Foto: Tom Fisk/Pexels

A aplicação de inteligência artificial no agronegócio brasileiro é uma ferramenta estratégica para aumentar a previsibilidade das safras, principalmente em situações de instabilidade climática. Com secas, ondas de calor e eventos extremos impactando a produção agrícola em diferentes regiões, cresce a busca por tecnologias capazes de antecipar resultados e apoiar decisões no campo antes mesmo da colheita.

Foi com esse objetivo que pesquisadores desenvolveram um modelo capaz de estimar a produtividade da soja no Centro-Oeste brasileiro utilizando imagens de satélite, variáveis climáticas e algoritmos de aprendizado de máquina. Os resultados foram publicados no estudo “Soybean yield estimation in the Brazilian Midwest using Sentinel-2 imagery”, na revista científica Big Earth Data.

A partir da integração entre imagens captadas pelo satélite Sentinel-2, indicadores meteorológicos e dados históricos de produção, o modelo alcançou 72% de acurácia e apresentou erro médio inferior a 302 quilos por hectare na estimativa da produtividade da cultura. A relevância do estudo acompanha a dimensão econômica da soja para o país, uma vez que o Brasil lidera as exportações globais do grão. A região Centro-Oeste responde por aproximadamente 46% da área cultivada nacional, sendo o principal polo produtivo da commodity.

Dados transformam previsões e gestão das lavouras

O trabalho é resultado da dissertação de mestrado de Ester de Carvalho Pereira, da Esalq-USP, sob orientação da pesquisadora Ana Cláudia dos Santos Luciano. A pesquisa integrou o projeto PreCISIA – Predição de Colheita por Imagem de Satélite e Inteligência Artificial, apoiado pelo Programa de Formação de Recursos Humanos em Áreas Estratégicas (RHAE), do CNPq, e coordenado pela empresa Espectro Ltda.
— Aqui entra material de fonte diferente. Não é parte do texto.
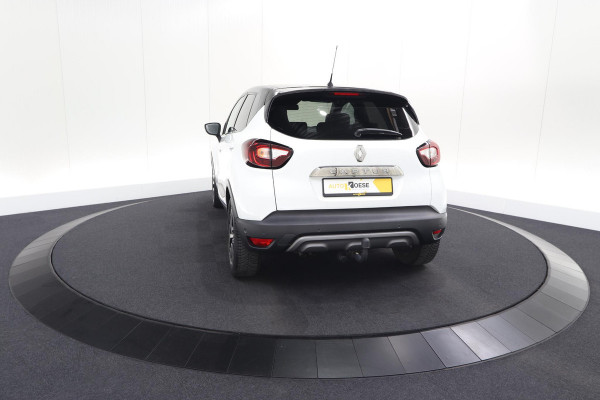 Renault Captur TCe 150 EDC S-Version | Trekhaak| Camera | Dodehoekdetectie | Navigatie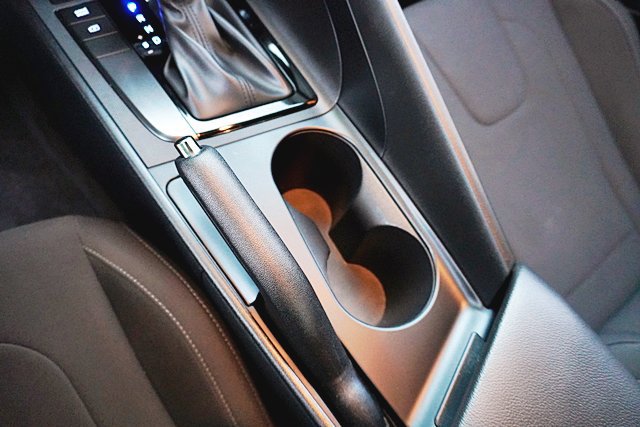 Certified 2025 Hyundai Elantra Sport FWD image 40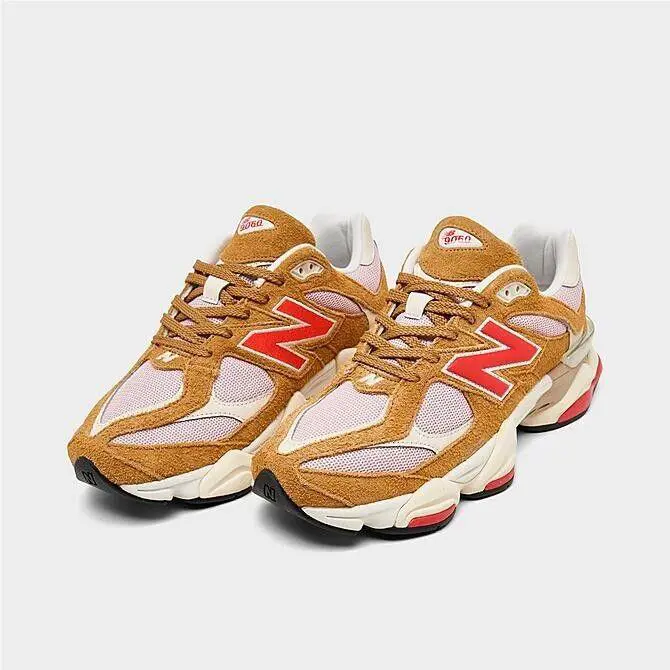 New Balance shoes - New Balance 9060 - U9060GEA - Multicolor 0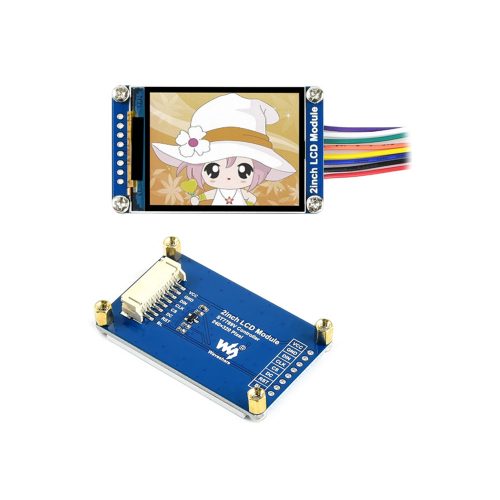 2inch LCD Module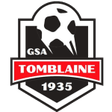 GSA Tomblaine logo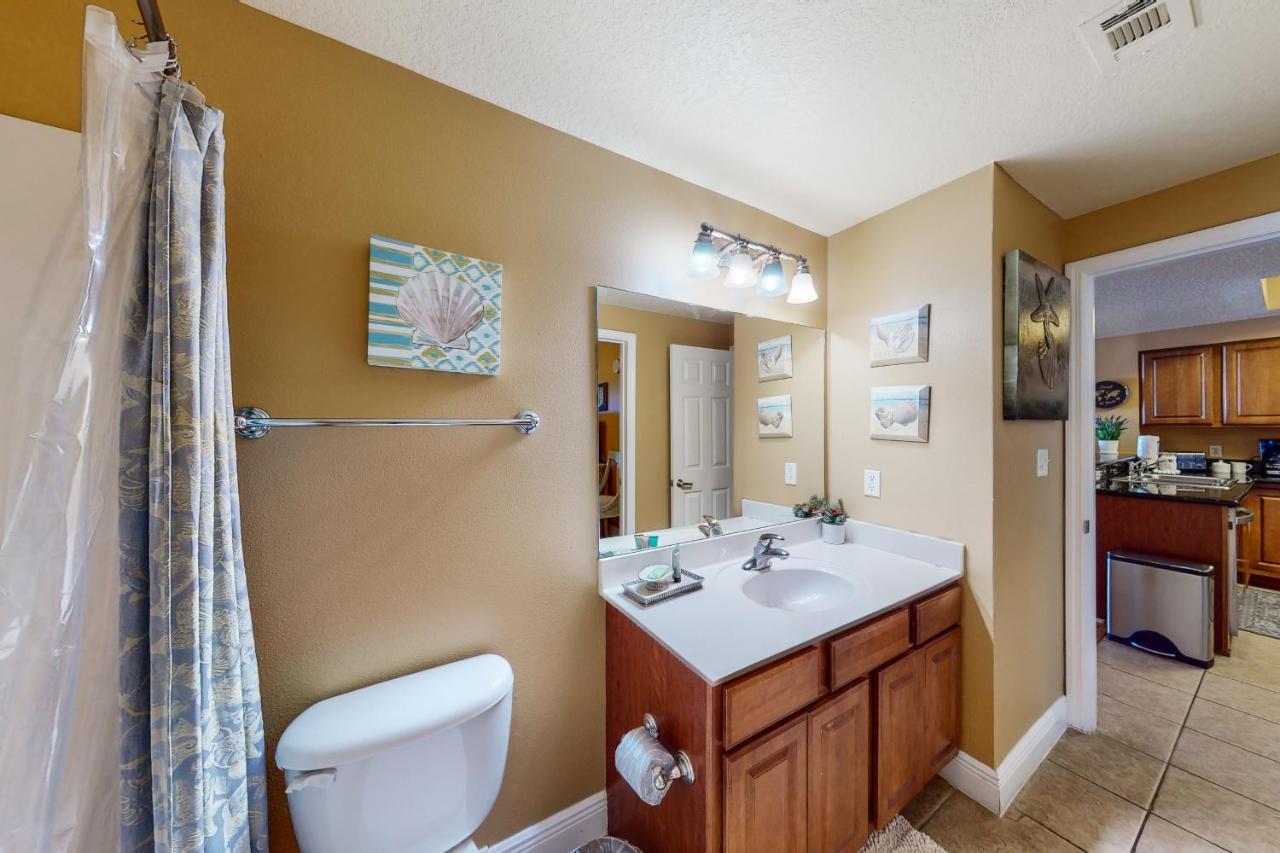 Ariel Dunes I 1709 Destin Exterior foto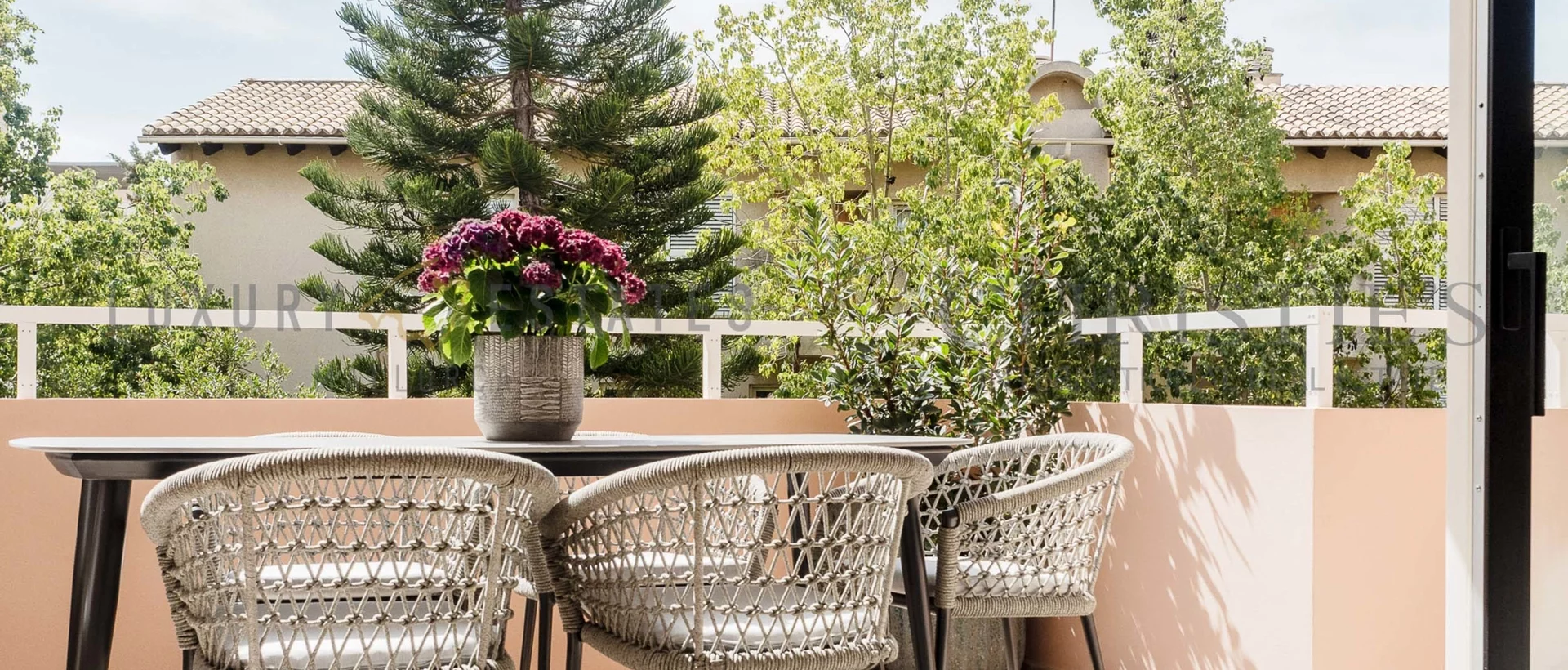 duplex apartment in bonanova palma 21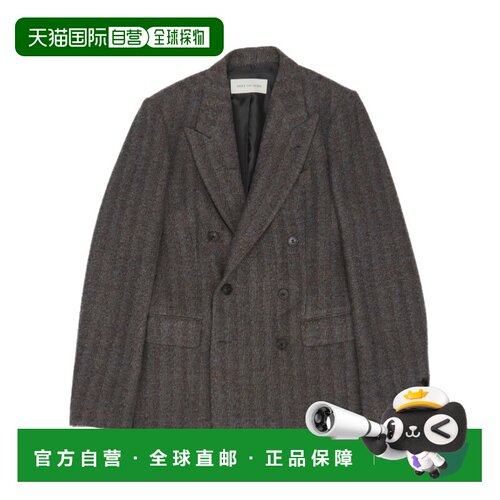 DRIES VAN NOTEN 男士西服 2620204024219503 AW2026
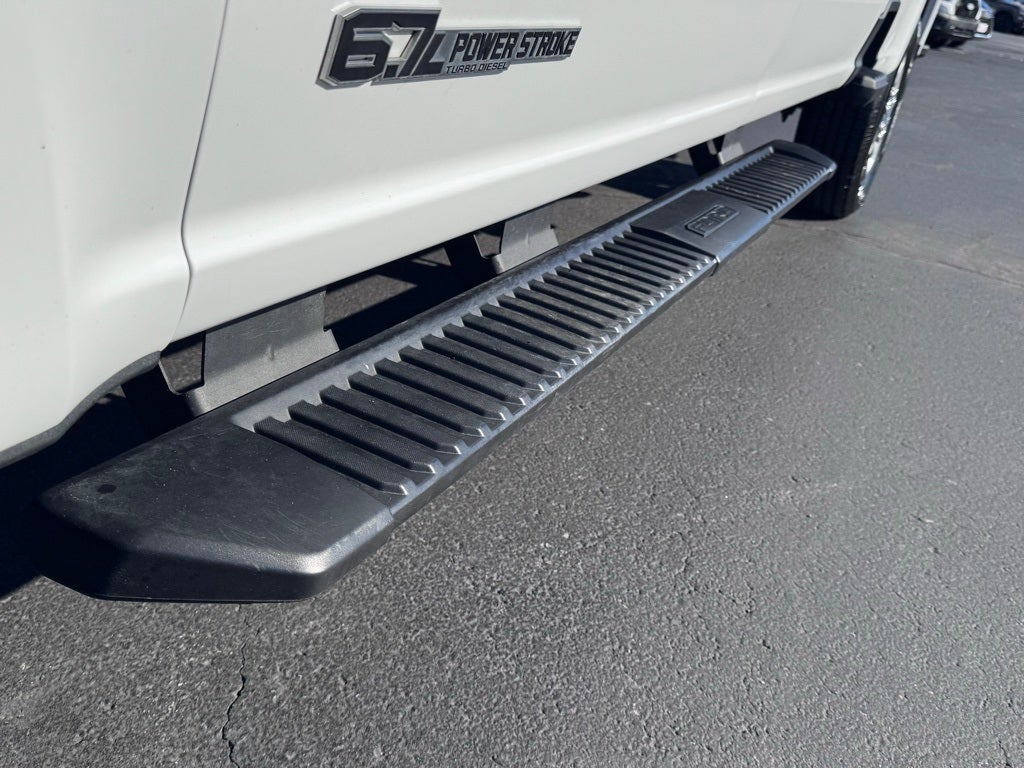 2024 Ford F-250SD XLT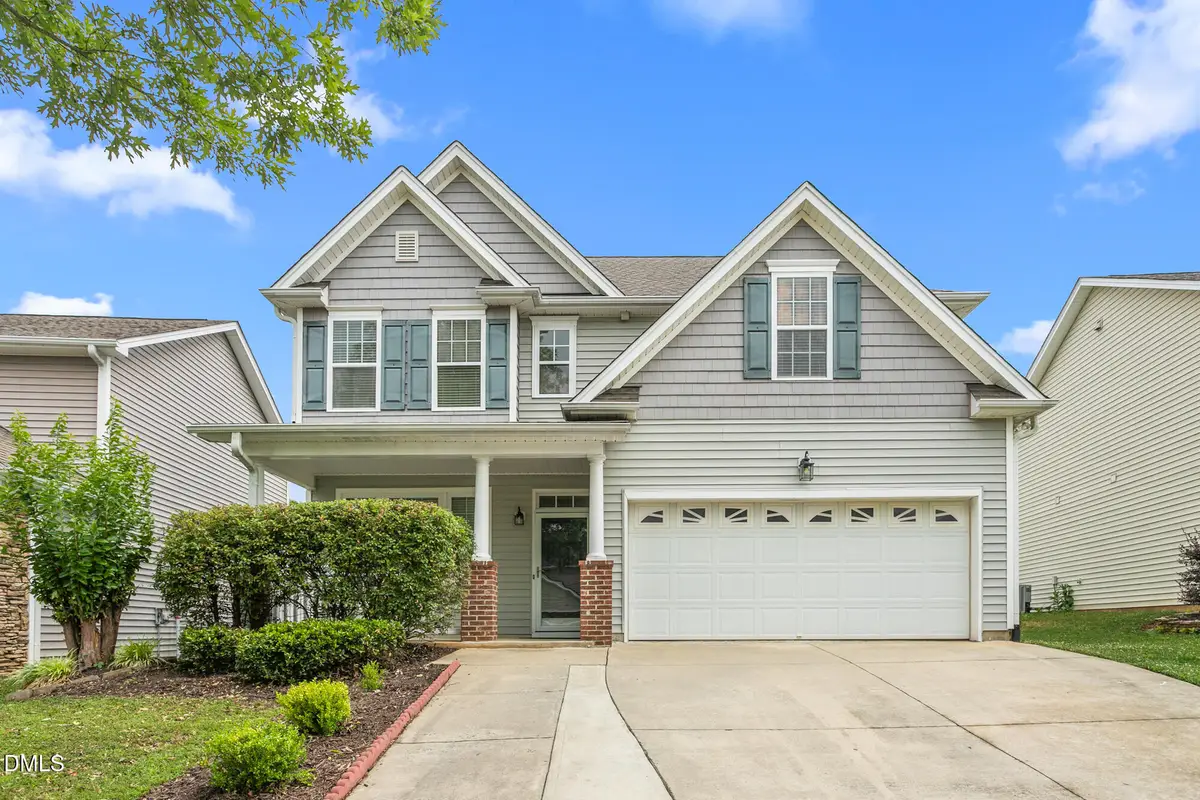 1937 Glenkirk Drive, Burlington, NC 27215 - #1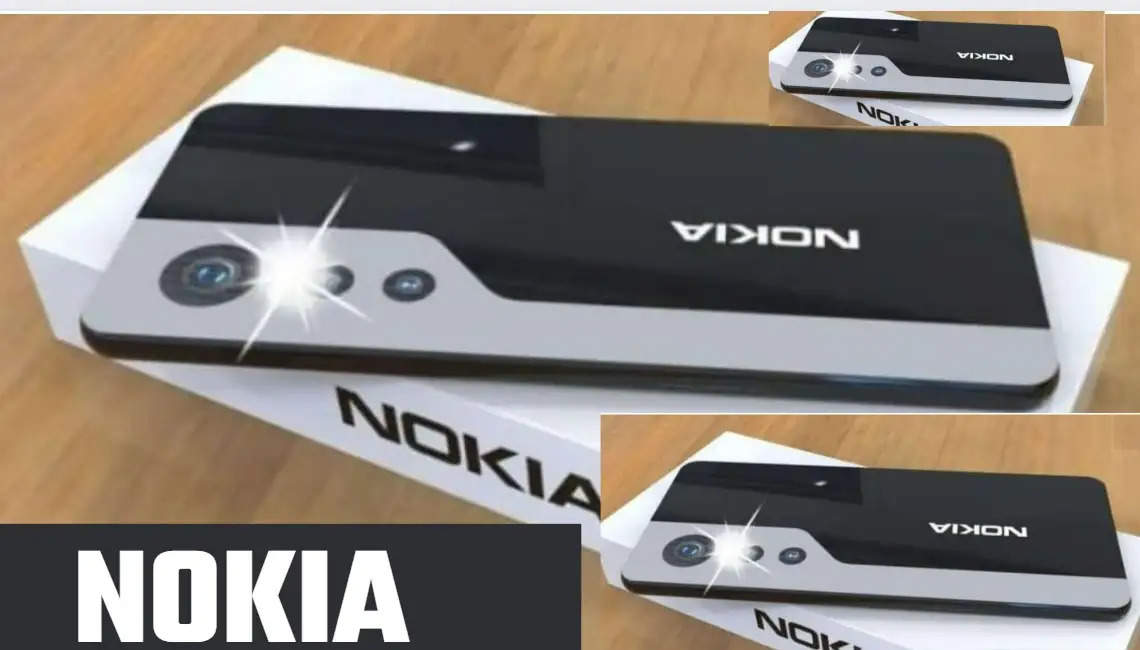 Nokia Ka New Phone Launched: नोकिया ने लॉन्च किया अपना 5G का सबसे धांसू स्मार्टफोन, मिलेंगे अच्छे फीचर्स और धमाकेदार बैटरी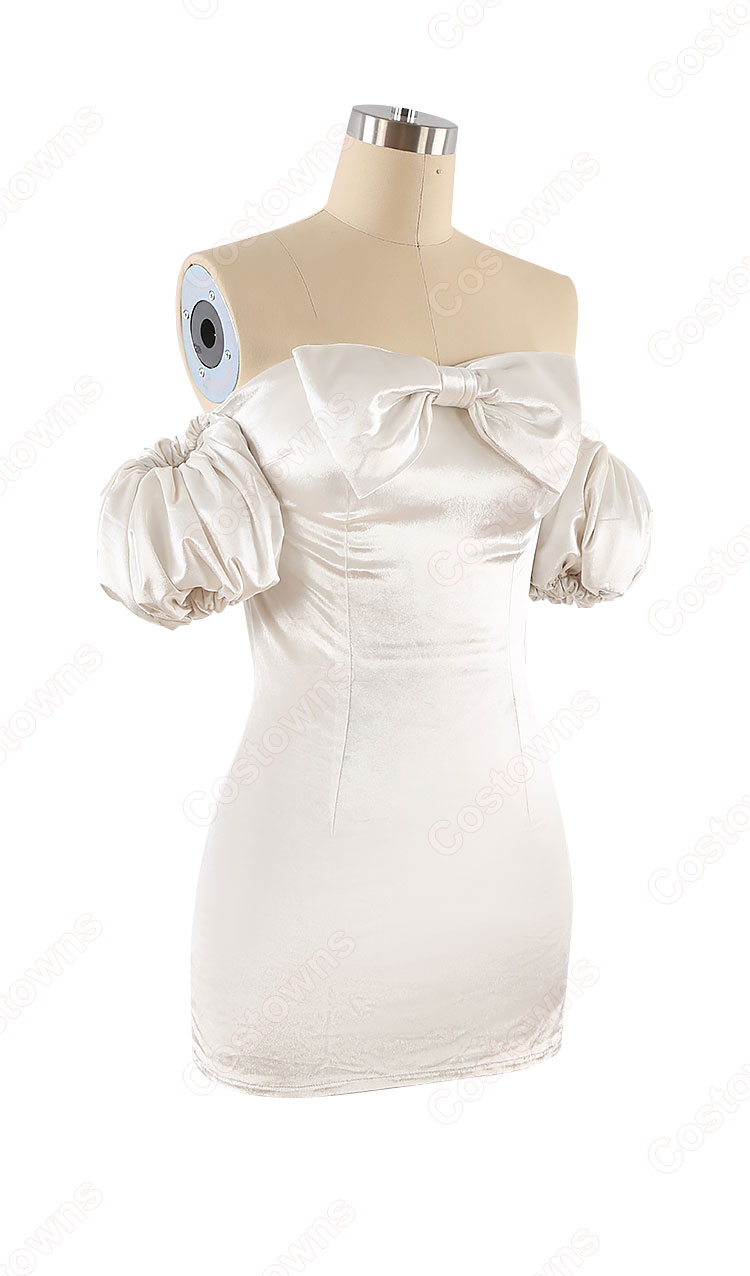 ALIEN STAGE スア コスプレ衣装-2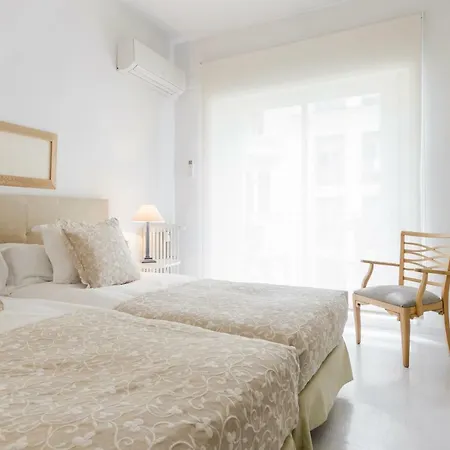 Charming Goya Luxury Apartamento *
O estudo também reuniu pesquisadores da Unesp, Universidade Estadual de Londrina e Universidade de Pequim.

Segundo Michel Eustáquio Dantas Chaves, docente da Faculdade de Ciências e Engenharia da Unesp e um dos autores do trabalho, a disponibilidade de informações transformou a capacidade de monitoramento agrícola. Em nota o pesquisador explicou que “o momento na agricultura é uma era de ouro em comparação com o passado, quando faltavam dados para fazer análises. Dados de satélite permitem monitorar safras e ciclos de produção, algo que até pouco tempo era inviável, especialmente em nível de cultura”.

Apesar da abundância de dados, o pesquisador destaca que o processamento e a gestão dessas informações continuam sendo desafios importantes: “Temos um grande volume de dados prontos para análises, mas, ao mesmo tempo, há o grande trabalho de processá-los e armazená-los”.

IA identifica as variáveis que mais influenciam a produtividade

Para lidar com essa complexidade, a equipe utilizou inteligência artificial para identificar quais fatores exerciam maior influência sobre a produtividade. Também em nota, Ester destacou que o próprio algoritmo foi empregado para medir a relevância de cada variável utilizada no treinamento dos modelos. “Nós processamos todas as variáveis, rodamos o modelo e uma das questões era verificar quais variáveis mais impactavam na previsão da produtividade”.

Os resultados indicaram que precipitação acumulada, radiação solar e déficit hídrico foram os fatores climáticos mais determinantes para as estimativas. A equipe desenvolveu seis modelos distintos para avaliar diferentes momentos do ciclo da cultura, abrangendo períodos entre 30 e 180 dias após o plantio. O objetivo foi identificar quanto tempo de monitoramento era necessário para gerar previsões confiáveis e quais informações temporais contribuíam mais para a precisão dos resultados.

Os experimentos mostraram que modelos mais enxutos também apresentaram desempenho relevante. “Considerando um primeiro modelo que utilizava todas as informações dos seis meses estudados, tínhamos aproximadamente 400 variáveis. Mas, quando criamos um modelo de 30 dias, que já gerou um resultado bem interessante, trabalhamos com cerca de 80 variáveis”, contou Ester.

O melhor resultado foi obtido com o modelo que considerou 150 dias após o plantio, período que coincide com a fase de enchimento de grãos da soja. Considerada uma etapa decisiva para a definição do rendimento final da lavoura, essa fase concentrou os sinais mais relevantes para a previsão da produtividade.